It’s amazing how, in the blink of an eye, everything can change. October 17, 2023 was that day for me and I can honestly say that the loss of my Dad is something I know I won’t ever get over and will, instead, learn to ‘adapt’ to my new normal without him physically in it. I can honestly say that grief is a true thief and the remainder of the first semester was a blur, with the only thing keeping me going was the relief of winter break and the opportunity to re-set.
And then came February!! Just as I thought life was becoming a little calmer, the universe decided to show me that once again, things can change in an instant! Taking leave to journey through some challenges with my son was again, not on my plan for the school year and, no matter what, he will always come first and so time off is what I did.
Returning to school for the final two weeks was a blessing … and not!

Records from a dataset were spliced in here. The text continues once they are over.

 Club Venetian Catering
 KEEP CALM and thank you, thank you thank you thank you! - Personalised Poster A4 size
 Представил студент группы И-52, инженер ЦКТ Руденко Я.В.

To be greeted by my students with such huge hugs and smiles reminded me why I choose to do the job I do. It reminded me that no matter what they learn academically, it is the way my students learn to interact with each other and the world around them that is the real gift. In spite of my time away throughout the year, those students knew that my room was a place that was filled with unconditional love and acceptance where they could take risks and grow. Those precious smiles, the eyes that lit up as they saw my face, it reminded me of my ‘why’ and I am beyond grateful for that.

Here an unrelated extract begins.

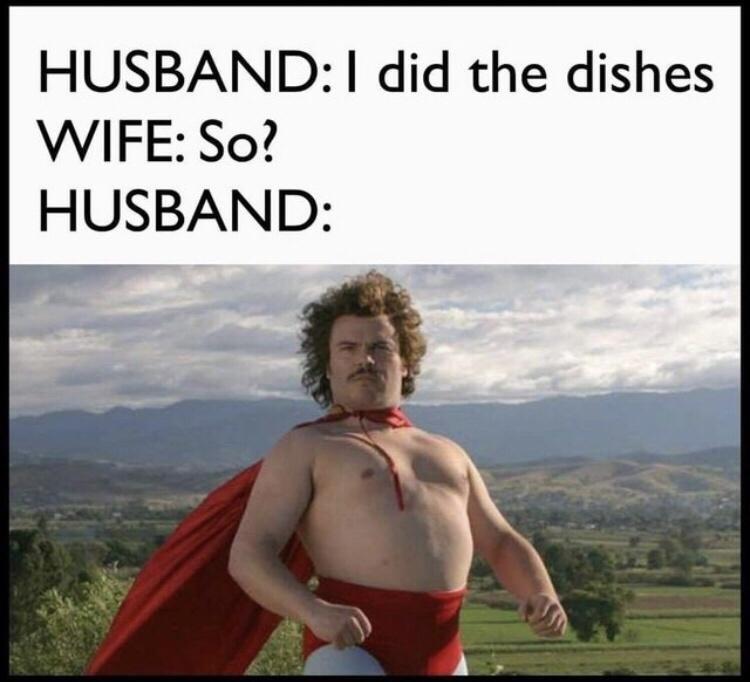Photo caption - HUSBAND: I did the dishes WIFE: So? HUSBAND:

As I packed up my final things yesterday and closed the door on the classroom where I’ve ‘lived’ the past couple of years, I reflected on the memories it will forever hold for me. I have been blessed with some of the most amazing students and experiences in those four walls, while also facing some of the most challenging moments of my life, both personally and professionally. Sometimes I wonder if I would choose to go through it all again, that joy, pain, and the reality that some people are just plain ugly. And while my first response would be ‘H*$!L NO’, I realize it is through some of the biggest struggles in life that we remember how our light can never be extinguished UNLESS we choose to allow it!

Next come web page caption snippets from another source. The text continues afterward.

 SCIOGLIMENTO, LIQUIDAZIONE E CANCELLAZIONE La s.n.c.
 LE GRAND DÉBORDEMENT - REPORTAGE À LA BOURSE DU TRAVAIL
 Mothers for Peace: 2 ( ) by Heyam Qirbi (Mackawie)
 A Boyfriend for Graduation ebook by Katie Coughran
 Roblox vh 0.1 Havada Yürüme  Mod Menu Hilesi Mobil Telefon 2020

So yeah, that’s my thoughts on the 2023 - 2024 school year!! I am beyond excited for summer and relish the gift of being able to spend time building memories with my family. You see, the biggest thing I’ve learned this year is that no matter what life throws at you, family is my number one reason for doing this thing called life! Consequently, as I reflect on the end of this chapter, I realize that in spite of what the universe threw at me, I survived AND I thrived.